### Instrucciones de tareas
[a] Responde estas preguntas sobre el relato del viaje a Australia:
(i) ¿Cuántas veces mayor que España es Australia?
(ii) ¿En qué fecha llegaron a Darwin?
(iii) ¿Con qué nombre se conoce el territorio norteño australiano?
[b] ¿Puedes retomar el relato del viaje a Australia y continuarlo a partir de su última oración?

### Fragmento seleccionado
· · · · ·
La impresión primera que Australia produce, compartida por todos los amigos que hicimos el viaje, es la de un inmenso territorio (quince veces mayor que España) muy diverso, relativamente poco poblado (algo más de 22 millones de habitantes), con predominio anglosajón pero con mucha aportación asiática y muchos trabajadores extranjeros muy integrados, con un alto nivel de vida, con muchos jóvenes y con una capacidad inmensa de desarrollo, basado en la practicidad. Contrasta la «vejez» de Europa, en población e ideas, con la «juventud» de Australia, en los dos mismos conceptos, una «juventud» aplicable a jóvenes y mayores, y a mujeres y hombres, por supuesto.
Llegamos el 6 de febrero a Darwin, una ciudad pequeña, capital del Territorio del Norte australiano, que fuera bombardeada y casi totalmente destruida por los bombarderos japoneses durante la II Guerra Mundial. Un calor enorme y unas lluvias torrenciales nos acompañaron durante la estancia en ese territorio norteño australiano, con razón conocido como Las Tierras Húmedas. Visitamos, como buenos turistas, el inmenso Parque Nacional de Kakadu, pasando por el caudaloso río Adelaida y observando cocodrilos acostumbrados a saltar para comer la carne de búfalo que, como carnaza, les exhiben, desde unas lanchas, los cuidadores/as del Parque (uno de los muchos que existen en Australia, que, con razón, se precia de ello).
· · · · ·
### Datos extraídos
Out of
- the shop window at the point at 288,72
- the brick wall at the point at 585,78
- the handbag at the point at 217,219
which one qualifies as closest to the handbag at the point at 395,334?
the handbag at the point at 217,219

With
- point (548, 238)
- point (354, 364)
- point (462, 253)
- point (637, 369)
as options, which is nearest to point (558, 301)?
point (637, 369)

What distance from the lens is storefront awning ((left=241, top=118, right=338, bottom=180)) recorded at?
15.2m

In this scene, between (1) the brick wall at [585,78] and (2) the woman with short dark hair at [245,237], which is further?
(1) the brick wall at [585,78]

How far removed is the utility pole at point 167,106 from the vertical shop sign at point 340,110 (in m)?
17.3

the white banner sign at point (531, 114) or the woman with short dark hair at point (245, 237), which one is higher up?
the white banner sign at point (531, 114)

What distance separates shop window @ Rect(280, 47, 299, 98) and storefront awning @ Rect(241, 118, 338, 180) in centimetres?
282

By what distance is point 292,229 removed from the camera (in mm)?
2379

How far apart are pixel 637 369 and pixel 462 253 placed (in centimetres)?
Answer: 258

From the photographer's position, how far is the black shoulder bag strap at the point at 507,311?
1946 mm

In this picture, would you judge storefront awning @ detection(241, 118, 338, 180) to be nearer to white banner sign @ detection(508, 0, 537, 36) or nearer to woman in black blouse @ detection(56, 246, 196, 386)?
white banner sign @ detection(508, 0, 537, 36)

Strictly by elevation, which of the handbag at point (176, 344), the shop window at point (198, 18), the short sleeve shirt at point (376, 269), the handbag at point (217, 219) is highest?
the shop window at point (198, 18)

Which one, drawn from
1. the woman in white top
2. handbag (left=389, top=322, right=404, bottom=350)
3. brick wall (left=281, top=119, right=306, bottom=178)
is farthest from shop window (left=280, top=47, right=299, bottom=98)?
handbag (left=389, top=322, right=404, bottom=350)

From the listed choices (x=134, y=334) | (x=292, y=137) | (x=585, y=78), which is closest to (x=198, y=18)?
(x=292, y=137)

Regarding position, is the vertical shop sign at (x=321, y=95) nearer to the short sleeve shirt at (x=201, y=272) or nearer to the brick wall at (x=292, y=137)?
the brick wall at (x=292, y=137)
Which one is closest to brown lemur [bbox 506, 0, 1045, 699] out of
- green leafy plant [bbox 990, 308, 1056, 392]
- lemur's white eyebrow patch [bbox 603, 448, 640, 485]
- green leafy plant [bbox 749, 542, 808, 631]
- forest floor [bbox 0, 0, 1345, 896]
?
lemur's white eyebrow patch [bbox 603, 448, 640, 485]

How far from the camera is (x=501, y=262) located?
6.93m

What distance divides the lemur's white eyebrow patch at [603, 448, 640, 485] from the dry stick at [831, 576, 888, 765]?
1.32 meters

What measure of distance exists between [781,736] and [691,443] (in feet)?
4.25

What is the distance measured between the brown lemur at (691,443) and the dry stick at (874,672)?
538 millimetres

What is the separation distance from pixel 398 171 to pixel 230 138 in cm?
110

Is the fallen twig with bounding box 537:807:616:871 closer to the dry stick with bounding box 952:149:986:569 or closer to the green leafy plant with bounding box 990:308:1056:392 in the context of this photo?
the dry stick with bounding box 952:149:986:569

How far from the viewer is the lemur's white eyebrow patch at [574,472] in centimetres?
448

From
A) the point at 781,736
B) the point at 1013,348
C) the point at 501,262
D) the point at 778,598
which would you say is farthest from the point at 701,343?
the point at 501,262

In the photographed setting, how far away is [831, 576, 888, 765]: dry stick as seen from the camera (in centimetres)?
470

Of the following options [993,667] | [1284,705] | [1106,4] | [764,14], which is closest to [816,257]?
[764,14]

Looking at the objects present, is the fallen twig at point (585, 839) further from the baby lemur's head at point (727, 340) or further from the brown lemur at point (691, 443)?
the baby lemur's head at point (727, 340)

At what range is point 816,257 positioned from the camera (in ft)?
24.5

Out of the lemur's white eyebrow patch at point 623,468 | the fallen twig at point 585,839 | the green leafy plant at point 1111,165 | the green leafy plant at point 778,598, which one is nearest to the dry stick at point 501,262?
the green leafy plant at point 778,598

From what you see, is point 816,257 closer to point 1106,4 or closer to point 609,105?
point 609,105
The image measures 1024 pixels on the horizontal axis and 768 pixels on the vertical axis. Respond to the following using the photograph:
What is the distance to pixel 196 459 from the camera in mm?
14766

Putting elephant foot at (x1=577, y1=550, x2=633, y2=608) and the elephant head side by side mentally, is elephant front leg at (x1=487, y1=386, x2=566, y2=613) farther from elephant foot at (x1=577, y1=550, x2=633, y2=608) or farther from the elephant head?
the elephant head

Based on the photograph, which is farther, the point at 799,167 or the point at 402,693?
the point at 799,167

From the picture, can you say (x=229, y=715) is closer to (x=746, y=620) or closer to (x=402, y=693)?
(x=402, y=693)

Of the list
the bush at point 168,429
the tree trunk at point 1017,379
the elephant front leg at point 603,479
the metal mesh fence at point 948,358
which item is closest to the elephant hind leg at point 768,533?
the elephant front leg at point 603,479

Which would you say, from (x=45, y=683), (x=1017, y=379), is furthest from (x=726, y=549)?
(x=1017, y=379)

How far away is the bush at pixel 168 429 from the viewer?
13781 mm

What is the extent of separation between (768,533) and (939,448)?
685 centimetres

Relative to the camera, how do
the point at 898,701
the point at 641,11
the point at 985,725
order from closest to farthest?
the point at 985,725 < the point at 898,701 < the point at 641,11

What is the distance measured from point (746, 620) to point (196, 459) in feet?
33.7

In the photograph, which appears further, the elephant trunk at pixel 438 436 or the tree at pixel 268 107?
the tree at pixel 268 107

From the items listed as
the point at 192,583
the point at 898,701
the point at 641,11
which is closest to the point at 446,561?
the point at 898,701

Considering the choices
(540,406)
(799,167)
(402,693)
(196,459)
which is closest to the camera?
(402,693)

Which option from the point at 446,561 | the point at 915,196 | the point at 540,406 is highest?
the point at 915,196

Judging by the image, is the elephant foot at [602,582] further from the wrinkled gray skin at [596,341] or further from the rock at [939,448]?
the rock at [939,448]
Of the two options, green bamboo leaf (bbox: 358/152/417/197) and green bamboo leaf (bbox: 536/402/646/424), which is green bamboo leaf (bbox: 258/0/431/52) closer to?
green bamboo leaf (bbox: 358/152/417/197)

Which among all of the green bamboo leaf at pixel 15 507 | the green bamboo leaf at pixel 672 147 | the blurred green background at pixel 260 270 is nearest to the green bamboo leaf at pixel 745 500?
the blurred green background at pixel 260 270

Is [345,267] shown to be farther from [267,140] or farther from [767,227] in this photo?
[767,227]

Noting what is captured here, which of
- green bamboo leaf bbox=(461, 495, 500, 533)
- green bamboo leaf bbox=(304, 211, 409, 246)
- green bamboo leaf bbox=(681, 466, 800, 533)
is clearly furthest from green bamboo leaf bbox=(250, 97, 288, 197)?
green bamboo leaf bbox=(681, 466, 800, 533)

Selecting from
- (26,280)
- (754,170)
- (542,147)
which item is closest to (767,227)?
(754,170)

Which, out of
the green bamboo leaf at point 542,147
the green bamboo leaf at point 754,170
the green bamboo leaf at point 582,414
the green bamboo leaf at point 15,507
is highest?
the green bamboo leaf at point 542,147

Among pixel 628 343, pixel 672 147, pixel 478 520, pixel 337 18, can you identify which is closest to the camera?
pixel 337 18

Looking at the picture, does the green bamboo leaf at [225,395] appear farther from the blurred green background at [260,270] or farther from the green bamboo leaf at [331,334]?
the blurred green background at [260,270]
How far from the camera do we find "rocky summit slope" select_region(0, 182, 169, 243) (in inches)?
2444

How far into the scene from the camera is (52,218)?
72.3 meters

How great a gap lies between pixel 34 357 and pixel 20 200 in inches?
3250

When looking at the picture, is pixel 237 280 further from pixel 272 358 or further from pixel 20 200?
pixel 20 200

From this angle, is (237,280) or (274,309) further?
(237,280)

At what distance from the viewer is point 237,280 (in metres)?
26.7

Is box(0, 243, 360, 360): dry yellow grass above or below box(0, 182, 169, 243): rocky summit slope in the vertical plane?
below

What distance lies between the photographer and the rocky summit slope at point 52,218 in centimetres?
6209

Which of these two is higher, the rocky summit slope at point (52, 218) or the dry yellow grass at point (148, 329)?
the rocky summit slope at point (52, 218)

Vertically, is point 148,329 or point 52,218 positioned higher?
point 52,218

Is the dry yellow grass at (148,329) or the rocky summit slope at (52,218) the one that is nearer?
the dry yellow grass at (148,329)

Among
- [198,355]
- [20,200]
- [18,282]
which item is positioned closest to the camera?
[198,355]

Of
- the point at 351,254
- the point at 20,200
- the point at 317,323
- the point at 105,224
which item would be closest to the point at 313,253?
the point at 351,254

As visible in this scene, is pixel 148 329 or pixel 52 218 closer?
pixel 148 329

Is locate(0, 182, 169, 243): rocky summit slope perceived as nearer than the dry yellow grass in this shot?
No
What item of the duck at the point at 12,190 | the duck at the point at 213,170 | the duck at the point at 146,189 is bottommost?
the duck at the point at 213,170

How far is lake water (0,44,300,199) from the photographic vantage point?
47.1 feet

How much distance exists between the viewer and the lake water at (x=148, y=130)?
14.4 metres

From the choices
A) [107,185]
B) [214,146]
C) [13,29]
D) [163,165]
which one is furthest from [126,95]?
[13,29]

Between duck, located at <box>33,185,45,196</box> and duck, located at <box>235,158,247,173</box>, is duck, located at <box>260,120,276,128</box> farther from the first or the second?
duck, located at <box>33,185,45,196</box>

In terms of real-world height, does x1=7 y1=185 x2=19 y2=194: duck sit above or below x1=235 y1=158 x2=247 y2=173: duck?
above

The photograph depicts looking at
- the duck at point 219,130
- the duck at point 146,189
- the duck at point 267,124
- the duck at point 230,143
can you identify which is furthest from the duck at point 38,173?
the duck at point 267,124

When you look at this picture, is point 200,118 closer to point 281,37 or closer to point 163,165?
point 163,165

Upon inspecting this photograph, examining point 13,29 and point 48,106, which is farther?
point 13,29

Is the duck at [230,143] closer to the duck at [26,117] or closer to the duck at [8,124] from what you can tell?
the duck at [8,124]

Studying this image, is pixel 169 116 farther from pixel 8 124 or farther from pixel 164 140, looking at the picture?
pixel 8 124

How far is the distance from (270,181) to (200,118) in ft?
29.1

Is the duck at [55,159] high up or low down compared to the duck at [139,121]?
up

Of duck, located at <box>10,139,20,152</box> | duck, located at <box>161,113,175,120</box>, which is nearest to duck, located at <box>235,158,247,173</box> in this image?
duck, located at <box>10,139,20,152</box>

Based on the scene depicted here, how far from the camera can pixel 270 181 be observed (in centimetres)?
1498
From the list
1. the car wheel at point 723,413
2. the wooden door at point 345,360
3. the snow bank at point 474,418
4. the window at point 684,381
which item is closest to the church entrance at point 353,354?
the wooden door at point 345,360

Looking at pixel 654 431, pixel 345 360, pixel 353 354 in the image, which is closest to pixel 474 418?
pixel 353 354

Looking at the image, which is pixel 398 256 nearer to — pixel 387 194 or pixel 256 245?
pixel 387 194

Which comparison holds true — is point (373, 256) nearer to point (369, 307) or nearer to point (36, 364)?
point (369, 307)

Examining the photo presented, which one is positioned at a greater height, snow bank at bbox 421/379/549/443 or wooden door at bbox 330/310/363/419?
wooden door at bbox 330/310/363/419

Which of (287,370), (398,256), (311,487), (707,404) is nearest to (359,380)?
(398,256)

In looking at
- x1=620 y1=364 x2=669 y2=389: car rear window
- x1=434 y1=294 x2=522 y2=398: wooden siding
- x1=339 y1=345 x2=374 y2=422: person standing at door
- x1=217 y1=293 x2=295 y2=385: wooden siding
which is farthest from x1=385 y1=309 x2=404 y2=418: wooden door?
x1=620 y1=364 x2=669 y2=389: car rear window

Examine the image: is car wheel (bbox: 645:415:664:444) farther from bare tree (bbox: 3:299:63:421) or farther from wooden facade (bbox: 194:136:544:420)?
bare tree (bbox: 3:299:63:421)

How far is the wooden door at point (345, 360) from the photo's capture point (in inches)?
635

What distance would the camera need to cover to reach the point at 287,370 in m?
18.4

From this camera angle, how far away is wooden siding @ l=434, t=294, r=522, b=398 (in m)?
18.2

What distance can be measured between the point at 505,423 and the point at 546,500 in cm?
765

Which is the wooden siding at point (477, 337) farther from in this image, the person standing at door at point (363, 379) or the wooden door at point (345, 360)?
· · · · ·
### Respuestas en orden
[a]
(i) Quince veces mayor.
(ii) El 6 de febrero.
(iii) Las Tierras Húmedas.

[b]
En avión, porque la inmensidad del territorio no aconseja otra cosa, nos desplazamos dos días después a Alice Spring, en la Australia Central, para, de nuevo como buenos turistas, ir a Uluru y ver la famosa Ayers Rock, formación rocosa icónica que se eleva 384 metros sobre el nivel del mar y unos 700 metros más se ancla en el subsuelo, más o menos como los Montes Olga, próximos a la roca Ayers. Con más de 40 grados de temperatura, una humedad muy alta y unas lluvias torrenciales, esporádicas pero frecuentes, no resultó muy fácil distinguir los diferentes colores que, según las guías turísticas y la credibilidad usual de los turistas, se pueden admirar en las inmensas formaciones rocosas a medida que el sol las ilumina desde uno u otro ángulo, pero bueno, bien está ver o imaginar lo que se puede o se quiere ver.
Más avión y viaje, ahora sí, a la civilización del siglo XXI, con sus ventajas e inconvenientes, viaje hasta Sidney, capital del Estado de Nueva Gales del Sur y una gran ciudad, enormemente atractiva, con una diferencia horaria de diez horas más respecto de la Península española. Magnífica ciudad, mezcla de pasado, presente y con un futuro que será, más que previsiblemente, aún mejor que el presente. Hay muchísimo que ver en Sidney, además del barrio The Rock, antes complejo de almacenes, ahora sede de la post modernidad y el turismo. O de la preciosa catedral católica. O la archifamosa, modernista y ultra funcional Opera, casi integrada en el mar y en la que vi un espectáculo homenaje a John Lennon (para mí bastante aburrido, por cierto). O los impresionantes complejos de tiendas y almacenes del Centro de la ciudad, comunicados entre sí por puentes aéreos, ofreciendo las mejores marcas del mundo y, una vez más, una atractiva mezcla de edificios llenos de historia con rascacielos ultramodernos, visitados por personas de muy diferentes edades (predominantemente jóvenes), culturas y procedencias. Y un denominador común: cuando nos preguntaban de dónde éramos y contestábamos que de España, se asombraban y alegraban, quizás porque todavía no van muchos españoles a Australia y porque tenemos buena imagen (como ellos la tienen entre nosotros y pude comprobar entre los españoles que se enteraron de mi viaje a las antípodas).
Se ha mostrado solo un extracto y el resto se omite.